People who write “u” instead of “you”. What do you do with all the time you save?
My husband is on the roof – only a few inches away from an insurance claim that could completely change my life.
Me: Siri, why am I alone? Siri: *opens front facing camera*
Think Im Sarcastic? Watch Me Pretend To Care!
Boy : I have a pen you have a phone number. Think of the possibilities. Girl : I have a sandal you have a face. Think of Casualties.
I just want to live in a world where people come with on/off switches.
Even people who are good for nothing can bring smile on your face, when pushed down the stairs…
Maybe you need a ladder to climb out of my business?

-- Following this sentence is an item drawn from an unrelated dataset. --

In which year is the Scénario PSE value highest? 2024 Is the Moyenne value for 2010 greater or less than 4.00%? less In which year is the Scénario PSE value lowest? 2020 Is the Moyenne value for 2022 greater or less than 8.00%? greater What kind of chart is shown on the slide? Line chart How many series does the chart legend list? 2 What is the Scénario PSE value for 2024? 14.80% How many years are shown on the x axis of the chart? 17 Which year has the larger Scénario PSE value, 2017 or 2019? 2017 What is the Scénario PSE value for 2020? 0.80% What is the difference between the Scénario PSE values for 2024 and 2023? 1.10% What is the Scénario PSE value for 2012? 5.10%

Sarcasm is just one more service we offer.
It takes two to lie… One to lie and one to listen…
You are not as bad as people say, you are much, much worse.
Did you fall from heaven? Cause your face is pretty messed up!
Girl you’re like a car accident, cause I just can’t look away.
Learn from your parents’ mistakes: use birth control.
When people don’t make sense, listen to music. It always does.
You fell asleep! No I just closed by eyes for few hours.
Just in case you haven’t noticed, you are ugly both mentally and physically. Other than that? You are totally fine!
Did something bad happen to you or are you just naturally ugly.
I’ve been running as fast as I can, but I still can’t catch my breath.
How to lose an argument with a woman: 1) Argue.
Hey, what a coincidence! You’ve the same name as my dog!
The universe is laughing behind your back.
Are you thinking what I’m thinking that I think that you’re thinking I’m thinking because if you think that I think what I think I’m thinking then we’ve got a problem?
I’m not crazy, my reality is just different than yours.
A positive attitude may not solve all your problems, but it will annoy enough people to make it worth the effort.
The human race is lucky I’m a nice guy, otherwise only 1/4 of them would be alive right now.
A paper should be like a mini skirt: long enough to cover everything, but short enough to keep it interesting.
I’m not a complete idiot, some parts are missing.
I’m not sure what’s wrong… But it’s probably your fault!
Living on Earth is expensive, but it does include a free trip around the sun.
Reality? That’s where the pizza delivery guy comes from!
Smile, it’s the second best thing you can do with your lips.
This place is so weird that the cockroaches have moved next door.
Time is the best teacher; Unfortunately it kills all its students!
I wasn’t mad, but now that you asked me 7 times if I’m mad.. yes, I’m mad!